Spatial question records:
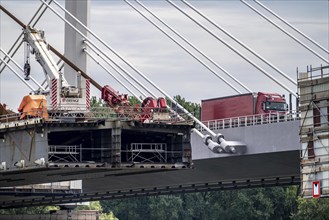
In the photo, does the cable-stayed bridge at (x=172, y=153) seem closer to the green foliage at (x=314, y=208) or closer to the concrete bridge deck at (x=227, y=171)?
the concrete bridge deck at (x=227, y=171)

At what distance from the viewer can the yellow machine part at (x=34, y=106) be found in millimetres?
89188

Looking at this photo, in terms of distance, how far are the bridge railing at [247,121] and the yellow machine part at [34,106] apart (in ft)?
54.2

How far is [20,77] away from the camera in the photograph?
115m

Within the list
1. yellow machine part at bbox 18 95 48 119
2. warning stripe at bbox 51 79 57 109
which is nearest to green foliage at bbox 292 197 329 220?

Task objective
Copy out every line of the data above verbatim, leaving the pictures out.

The reply
In the photo, does the cable-stayed bridge at (x=172, y=153) seem closer to the green foliage at (x=314, y=208) or closer to the concrete bridge deck at (x=227, y=171)?
the concrete bridge deck at (x=227, y=171)

At what distance from the viewer can the yellow machine part at (x=34, y=106) be found in millimetres?
89188

Looking at this photo, in terms of distance, how far are the bridge railing at [247,121] and the yellow machine part at [34,106] apart (in ft)?
54.2

How far is [20,77] away from the camera in the photograph?
115m

Within the list
1. yellow machine part at bbox 18 95 48 119
2. warning stripe at bbox 51 79 57 109
which is nearest to green foliage at bbox 292 197 329 220?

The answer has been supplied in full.